For an LLM-driven research-to-trade pipeline, the composability dividend is substantial. A pipeline of 5 contract-form skills has a single end-to-end schema; the pipeline can be validated in one pass. The same pipeline built from prompt-form skills has 5 ad-hoc parser layers, each a source of silent failure.

When prompts are still the right shape

For exploratory work, first-prototype hypothesis-generation, one-off analyses, throwaway-script reasoning — prompts are the right shape. Building the four contract artefacts is overkill for a skill that will be discarded next week.

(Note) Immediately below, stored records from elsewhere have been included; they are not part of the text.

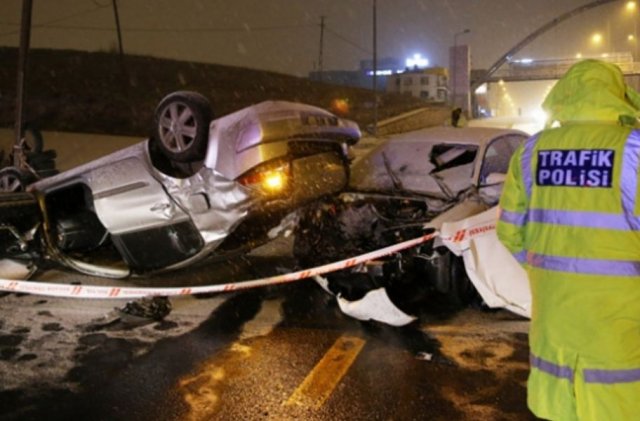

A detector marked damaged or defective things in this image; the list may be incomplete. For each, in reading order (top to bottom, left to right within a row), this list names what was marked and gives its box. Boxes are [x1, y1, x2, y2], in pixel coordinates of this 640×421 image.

overturned car [0, 90, 360, 278]
wrecked second car [0, 90, 360, 278]
wrecked second car [294, 123, 528, 324]
overturned car [294, 126, 528, 324]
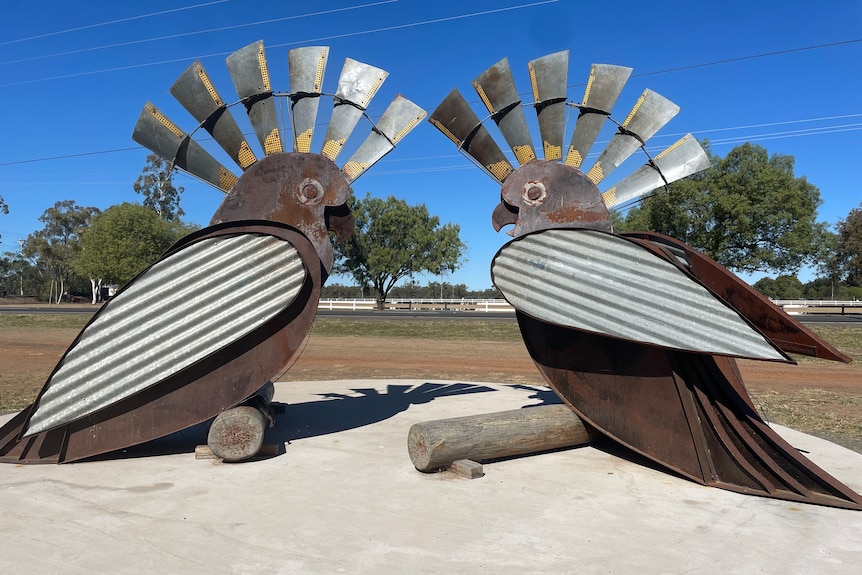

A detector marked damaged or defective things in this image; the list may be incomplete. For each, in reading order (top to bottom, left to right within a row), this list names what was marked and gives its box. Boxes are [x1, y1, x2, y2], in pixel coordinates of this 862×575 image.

rusty metal bird sculpture [0, 40, 426, 464]
rusty metal bird sculpture [432, 49, 862, 508]
rusted steel body [432, 49, 862, 508]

The transition is workload-dependent. A skill that runs in production for more than a month, that has downstream consumers, that touches real capital or real publication, should be contract-form. A skill that runs once or twice for exploratory purposes can stay prompt-form.

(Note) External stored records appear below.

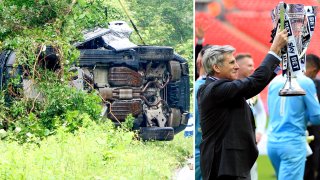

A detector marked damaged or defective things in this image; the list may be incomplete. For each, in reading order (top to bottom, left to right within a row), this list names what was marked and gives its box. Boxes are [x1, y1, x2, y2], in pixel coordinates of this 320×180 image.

overturned suv [0, 21, 190, 141]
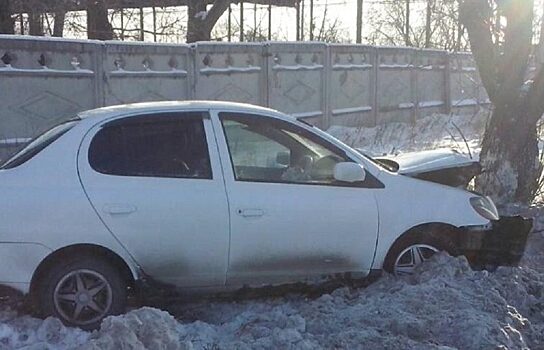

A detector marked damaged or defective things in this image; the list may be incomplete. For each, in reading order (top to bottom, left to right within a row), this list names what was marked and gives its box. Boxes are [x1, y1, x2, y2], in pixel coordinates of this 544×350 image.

crumpled hood [384, 148, 478, 175]
damaged front bumper [460, 216, 532, 268]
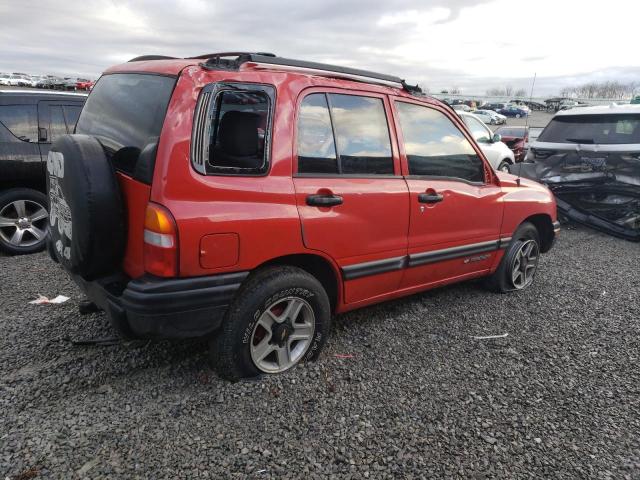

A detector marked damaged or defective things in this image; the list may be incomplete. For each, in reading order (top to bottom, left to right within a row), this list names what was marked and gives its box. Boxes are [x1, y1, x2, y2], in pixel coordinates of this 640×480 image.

damaged vehicle [524, 104, 640, 240]
broken rear window [540, 114, 640, 144]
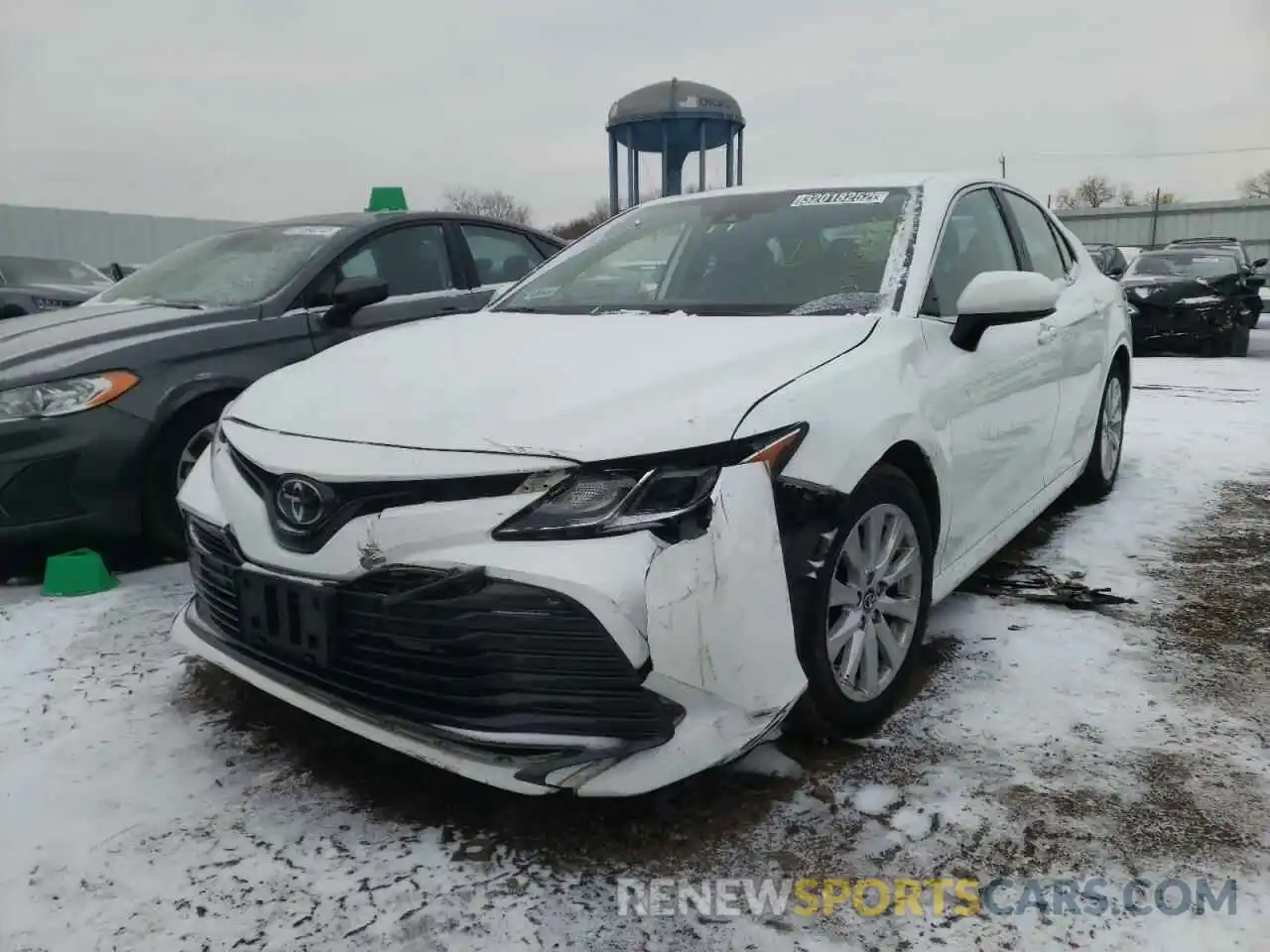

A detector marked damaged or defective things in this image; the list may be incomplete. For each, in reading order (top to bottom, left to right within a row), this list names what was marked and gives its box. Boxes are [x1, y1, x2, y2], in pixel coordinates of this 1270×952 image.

crumpled front bumper [171, 438, 802, 797]
damaged white toyota camry [169, 171, 1127, 797]
broken headlight housing [492, 426, 810, 543]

The trap is leaving an "exploratory" prompt in production. The exploratory skill that doesn't get the contract treatment but does end up running every day is the source of most retail LLM-driven incident reports. The discipline is: if it's in launchd, it should be contract-form.

The JSON-schema standard

The contract-form skill writes its schemas in JSON-schema (draft 2020-12)3. This is the de-facto standard, supported by:

  • Anthropic's tool-use schema definitions (compatible subset).
  • OpenAI's structured-outputs feature (compatible subset).
  • Most JSON-validation libraries across languages (ajv, jsonschema, etc.).

Avoid custom schema formats. The portability cost of a non-standard schema (porting between models, between languages, between validation libraries) is large; the apparent simplicity of a custom format is not worth it.

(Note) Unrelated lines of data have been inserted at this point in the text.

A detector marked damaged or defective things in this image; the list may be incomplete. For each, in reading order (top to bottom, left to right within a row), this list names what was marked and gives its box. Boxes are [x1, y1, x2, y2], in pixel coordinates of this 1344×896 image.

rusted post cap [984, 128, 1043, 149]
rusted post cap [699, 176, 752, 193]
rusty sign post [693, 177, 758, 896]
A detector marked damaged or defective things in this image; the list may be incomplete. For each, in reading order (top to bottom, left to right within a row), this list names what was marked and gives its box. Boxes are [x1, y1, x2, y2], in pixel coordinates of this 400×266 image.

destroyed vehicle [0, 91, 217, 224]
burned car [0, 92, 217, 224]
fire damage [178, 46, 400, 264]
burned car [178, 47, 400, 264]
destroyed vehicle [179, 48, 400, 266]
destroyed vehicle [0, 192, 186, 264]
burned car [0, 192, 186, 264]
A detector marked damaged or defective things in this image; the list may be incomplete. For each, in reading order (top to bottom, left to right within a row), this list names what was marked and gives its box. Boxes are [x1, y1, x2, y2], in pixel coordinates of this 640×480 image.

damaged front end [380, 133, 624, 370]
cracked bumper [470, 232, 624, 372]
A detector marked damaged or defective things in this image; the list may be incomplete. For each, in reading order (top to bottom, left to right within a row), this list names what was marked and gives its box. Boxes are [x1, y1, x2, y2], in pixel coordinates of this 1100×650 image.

OpenAI's structured outputs documentation4 specifies the model-side enforcement: the model is constrained at the decoding level to produce schema-conforming output. The same level of enforcement is not available on every vendor; the application-level schema validator is the portable defence.

Connects to

References

  • Anthropic. "Tool use." docs.anthropic.com/en/docs/build-with-claude/tool-use, accessed 2026-05-21. Reference for Anthropic's typed tool-call schemas.
  • Google. "Gemini API: Schema and structured output." ai.google.dev/gemini-api/docs/structured-output, accessed 2026-05-21.
  • OECD. "OECD AI Principles." https://oecd.ai/en/ai-principles. Reference for the policy layer above contract-form skills.

Footnotes

  1. Schick, T., Dwivedi-Yu, J., Dessì, R., Raileanu, R., Lomeli, M., Zettlemoyer, L., Cancedda, N., & Scialom, T. (2023). "Toolformer: Language Models Can Teach Themselves to Use Tools." Meta AI Research. https://arxiv.org/abs/2302.04761

  2. Bai, Y., Kadavath, S., Kundu, S., et al. (2022). "Constitutional AI: Harmlessness from AI Feedback." Anthropic Research. https://arxiv.org/abs/2212.08073

  3. JSON Schema. "Specification: 2020-12." json-schema.org. https://json-schema.org/draft/2020-12/schema

  4. OpenAI. "Structured Outputs." platform.openai.com/docs/guides/structured-outputs, accessed 2026-05-21. https://platform.openai.com/docs/guides/structured-outputs

Frequently asked questions

Should I migrate every existing prompt to contract-form?
No. Migrate the ones that run in production, that have downstream consumers, or that touch real capital. Exploratory prompts can stay prompt-form. Budget 1-3 days per skill.
What if the LLM refuses to produce schema-conforming output reliably?
Signal the schema is too strict or the prompt is wrong. Relax required fields first, then re-tighten one at a time. If the LLM still refuses, the schema and LLM capabilities are mismatched.
How do invariants differ from schemas?
Schemas constrain shape (types, required fields, ranges). Invariants constrain relationships between fields (e.g., stop_loss < take_profit). Schema validates fields independently; invariant validates the combination.
Can I use TypeScript types instead of JSON schema?
Yes for development-time checking, no for runtime enforcement. TypeScript compiles away; JSON schema lives at runtime. Use both — TypeScript for IDE safety, JSON schema for runtime gating.
How does this interact with vendor-specific structured-output features?
Use them. Anthropic tool-use, OpenAI structured outputs, Google schema-constrained generation provide model-level enforcement. The application-level validator is the safety net.